Powerful coal industry executives and lobbyists this week faced a withering round of criticism from regulators and congressional leaders for self-dealing business practices, refusing to disclose tax information, and shielding data about royalty payments from public scrutiny.
The criticism peaked at two congressional hearings Tuesday, the first of which featured former Montana Director of Revenue Dan Bucks, who has long criticized the coal industry for gaming the system to avoid royalties owed to taxpayers and shielding its finances from the public.
“Coal companies have the true facts within their own records and it’s all secret, and secret to the American people,” Bucks said in response to a question from Representative Matt Cartwright (D-PA) on transparency and available data from the industry.
Cartwright also said that coal operators are selling to subsidiary companies in what he described as a “sweetheart deal.”
“American taxpayers are being ripped off. It’s as simple as that.” Cartwright said in the hearing, which was called by a subcommittee of the House Energy Committee. He then went on to explain his bill, the Coal Royalties Fairness and Communities Investment Act, which would reform the coal program by “closing this loophole and ensuring the federal government receives fair compensation for the coal extracted from public lands.”
Coal companies have endured much critique this year for selling coal to their subsidiaries at artificially low prices to avoid royalty payments owed to American taxpayers.
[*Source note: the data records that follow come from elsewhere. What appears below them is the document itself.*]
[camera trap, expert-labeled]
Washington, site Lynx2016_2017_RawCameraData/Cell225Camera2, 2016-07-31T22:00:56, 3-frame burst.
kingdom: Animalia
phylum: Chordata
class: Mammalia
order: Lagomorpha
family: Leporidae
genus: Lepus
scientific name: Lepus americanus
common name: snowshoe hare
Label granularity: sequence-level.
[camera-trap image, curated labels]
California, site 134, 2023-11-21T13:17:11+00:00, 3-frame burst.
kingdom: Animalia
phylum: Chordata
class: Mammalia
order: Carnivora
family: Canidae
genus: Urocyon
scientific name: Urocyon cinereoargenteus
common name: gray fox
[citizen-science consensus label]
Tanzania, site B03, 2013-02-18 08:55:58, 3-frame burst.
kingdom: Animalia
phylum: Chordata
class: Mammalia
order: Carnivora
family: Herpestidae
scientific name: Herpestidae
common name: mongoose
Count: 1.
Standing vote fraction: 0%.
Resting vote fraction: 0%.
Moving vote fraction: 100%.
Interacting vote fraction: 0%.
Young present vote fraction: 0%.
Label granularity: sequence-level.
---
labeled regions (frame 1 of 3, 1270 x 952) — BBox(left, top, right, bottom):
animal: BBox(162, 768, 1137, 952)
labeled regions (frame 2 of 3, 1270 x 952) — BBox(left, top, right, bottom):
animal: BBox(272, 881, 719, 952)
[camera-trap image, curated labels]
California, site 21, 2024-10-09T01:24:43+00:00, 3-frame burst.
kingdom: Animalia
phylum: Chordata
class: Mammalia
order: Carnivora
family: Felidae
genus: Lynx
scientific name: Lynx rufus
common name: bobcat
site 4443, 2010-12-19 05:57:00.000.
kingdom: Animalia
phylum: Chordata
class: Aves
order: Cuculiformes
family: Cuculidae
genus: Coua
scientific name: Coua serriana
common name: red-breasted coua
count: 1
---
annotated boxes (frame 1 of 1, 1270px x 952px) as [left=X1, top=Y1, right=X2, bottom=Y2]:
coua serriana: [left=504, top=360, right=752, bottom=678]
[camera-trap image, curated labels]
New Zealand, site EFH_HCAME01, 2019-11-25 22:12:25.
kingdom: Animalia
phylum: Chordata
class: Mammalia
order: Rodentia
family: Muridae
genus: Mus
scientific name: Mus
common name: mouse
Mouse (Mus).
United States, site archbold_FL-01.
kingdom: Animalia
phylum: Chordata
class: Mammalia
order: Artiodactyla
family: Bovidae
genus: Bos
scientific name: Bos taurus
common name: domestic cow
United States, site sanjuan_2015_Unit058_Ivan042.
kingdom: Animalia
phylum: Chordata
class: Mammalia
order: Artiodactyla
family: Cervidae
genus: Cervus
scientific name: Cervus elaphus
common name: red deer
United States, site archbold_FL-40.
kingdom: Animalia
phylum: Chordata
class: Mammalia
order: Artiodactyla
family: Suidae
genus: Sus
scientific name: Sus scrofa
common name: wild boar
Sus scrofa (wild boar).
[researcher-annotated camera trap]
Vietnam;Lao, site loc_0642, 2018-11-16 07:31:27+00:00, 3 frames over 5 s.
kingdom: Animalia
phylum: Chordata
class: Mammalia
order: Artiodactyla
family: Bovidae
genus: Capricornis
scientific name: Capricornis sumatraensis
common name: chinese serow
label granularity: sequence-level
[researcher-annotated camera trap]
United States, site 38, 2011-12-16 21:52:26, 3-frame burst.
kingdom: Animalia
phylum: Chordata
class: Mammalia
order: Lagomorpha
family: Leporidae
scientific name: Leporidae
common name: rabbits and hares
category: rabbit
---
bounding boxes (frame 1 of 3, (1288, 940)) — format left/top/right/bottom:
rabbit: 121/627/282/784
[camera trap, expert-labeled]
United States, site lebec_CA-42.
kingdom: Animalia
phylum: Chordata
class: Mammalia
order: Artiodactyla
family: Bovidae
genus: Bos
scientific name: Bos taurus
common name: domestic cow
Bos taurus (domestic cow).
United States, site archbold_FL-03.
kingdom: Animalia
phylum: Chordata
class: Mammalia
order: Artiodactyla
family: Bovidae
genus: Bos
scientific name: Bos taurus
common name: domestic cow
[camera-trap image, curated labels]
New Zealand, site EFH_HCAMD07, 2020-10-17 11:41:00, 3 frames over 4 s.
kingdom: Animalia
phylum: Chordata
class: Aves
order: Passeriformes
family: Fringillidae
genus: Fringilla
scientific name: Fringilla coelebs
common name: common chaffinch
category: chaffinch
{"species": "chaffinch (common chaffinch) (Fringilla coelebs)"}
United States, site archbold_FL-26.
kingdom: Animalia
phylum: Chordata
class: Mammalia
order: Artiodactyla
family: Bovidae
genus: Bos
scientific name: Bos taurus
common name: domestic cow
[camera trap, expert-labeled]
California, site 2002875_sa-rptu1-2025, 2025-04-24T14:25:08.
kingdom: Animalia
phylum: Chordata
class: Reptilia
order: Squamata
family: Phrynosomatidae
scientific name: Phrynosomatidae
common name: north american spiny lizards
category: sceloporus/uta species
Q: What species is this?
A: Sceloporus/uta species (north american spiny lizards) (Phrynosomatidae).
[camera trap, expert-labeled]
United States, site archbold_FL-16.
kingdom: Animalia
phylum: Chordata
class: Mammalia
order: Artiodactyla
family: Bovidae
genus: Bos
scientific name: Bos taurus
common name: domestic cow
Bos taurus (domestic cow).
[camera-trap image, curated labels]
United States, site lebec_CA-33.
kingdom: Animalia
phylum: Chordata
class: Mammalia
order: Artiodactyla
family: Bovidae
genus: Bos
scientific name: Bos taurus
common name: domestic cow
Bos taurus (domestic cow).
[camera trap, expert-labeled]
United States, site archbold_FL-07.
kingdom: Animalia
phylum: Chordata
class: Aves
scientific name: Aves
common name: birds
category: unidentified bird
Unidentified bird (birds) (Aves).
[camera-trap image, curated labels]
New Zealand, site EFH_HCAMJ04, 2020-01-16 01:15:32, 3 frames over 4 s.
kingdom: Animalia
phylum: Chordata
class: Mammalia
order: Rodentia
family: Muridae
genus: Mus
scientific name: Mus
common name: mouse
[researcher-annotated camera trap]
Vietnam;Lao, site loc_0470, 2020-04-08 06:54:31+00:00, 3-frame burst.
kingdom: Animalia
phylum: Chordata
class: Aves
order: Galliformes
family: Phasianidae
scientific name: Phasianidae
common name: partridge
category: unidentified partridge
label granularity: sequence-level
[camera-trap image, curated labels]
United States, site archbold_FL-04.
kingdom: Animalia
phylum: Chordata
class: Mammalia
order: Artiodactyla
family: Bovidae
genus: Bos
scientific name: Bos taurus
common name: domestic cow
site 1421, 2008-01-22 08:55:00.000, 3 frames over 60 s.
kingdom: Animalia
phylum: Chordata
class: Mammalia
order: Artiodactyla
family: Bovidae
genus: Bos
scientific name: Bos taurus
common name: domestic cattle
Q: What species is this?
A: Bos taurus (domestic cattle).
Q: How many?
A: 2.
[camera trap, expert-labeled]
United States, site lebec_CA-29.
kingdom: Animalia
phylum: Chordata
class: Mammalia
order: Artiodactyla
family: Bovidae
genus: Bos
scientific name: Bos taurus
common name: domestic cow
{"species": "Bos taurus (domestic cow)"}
In response, Secretary of Interior Sally Jewell called for an open and honest conversation about the federal coal program, and launched a series of listening sessions in Washington, D.C. and across the West where hundreds of decision-makers, sportsmen’s groups, taxpayer watchdogs, and interested citizens called for a fair share of this publicly held resource.
At the other hearing, Janice Schneider, Assistant Secretary for Land and Minerals Management for the Department of Interior, refuted false claims from the industry on jobs. In October, the National Mining Association (NMA) released a report they commissioned claiming as many as 78,000 direct mining jobs could be lost by implementing a rule to protect streams and waterways from mining waste.
Schneider cited the Regulatory Impact Analysis in her testimony to the House Oversight Committee’s Subcommittee on the Interior, stating that the rule would result in a loss of about 260 coal mining jobs, and an addition of about 250 compliance jobs, essentially offsetting any net loss.
When asked about the NMA’s job estimates, Schneider debunked the report:
“Those numbers are not correct. The high end of those numbers are about the entire job numbers of this entire industry nationwide. This rule will not shut down the mining industry in the United States,” she said. “The real issue happening in the coal industry right now is an economic one. It is the abundance of natural gas, it is low price of natural gas, it is fuel switching by utilities to natural gas. That is decreasing the demand for coal and that is what is driving job losses in coal country.”
While coal industry lobbyists and some members of Congress attempted to prop up these discredited job numbers, consumer advocates continued to call for increased transparency.
Coal industry giant Cloud Peak Energy received a letter this week calling on the company to open its books and demonstrate that it is paying a fair share to U.S. taxpayers. The letter, lead by Public Citizen, follows on a growing body of evidence that Cloud Peak Energy and other major coal are selling coal to subsidiary companies at below market prices to dodge royalties owed to the American public.
“Coal companies have been gaming the system for years,” said Tyson Slocum, director of Public Citizen’s Energy Program. “Releasing this data will help Americans ensure that the sale of publicly owned coal is done in a way that delivers a fair return to all U.S. taxpayers and the states where the coal is produced.”
A new criticism of the coal industry also surfaced this week. The Extractive Industries Transparency Initiative (EITI) -– a joint effort by more than 40 countries to improve the transparency of oil, gas, and mining activities -– released data demonstrating that many of the top oil, gas, and coal companies in the U.S. are failing to disclose their federal tax information. Among those withholding this data are Alpha Natural Resources, Arch Coal, and Peabody Energy – three of the top four largest coal companies in the United States. Also on the list are oil and gas giants ExxonMobil, Chevron, and ConocoPhillips.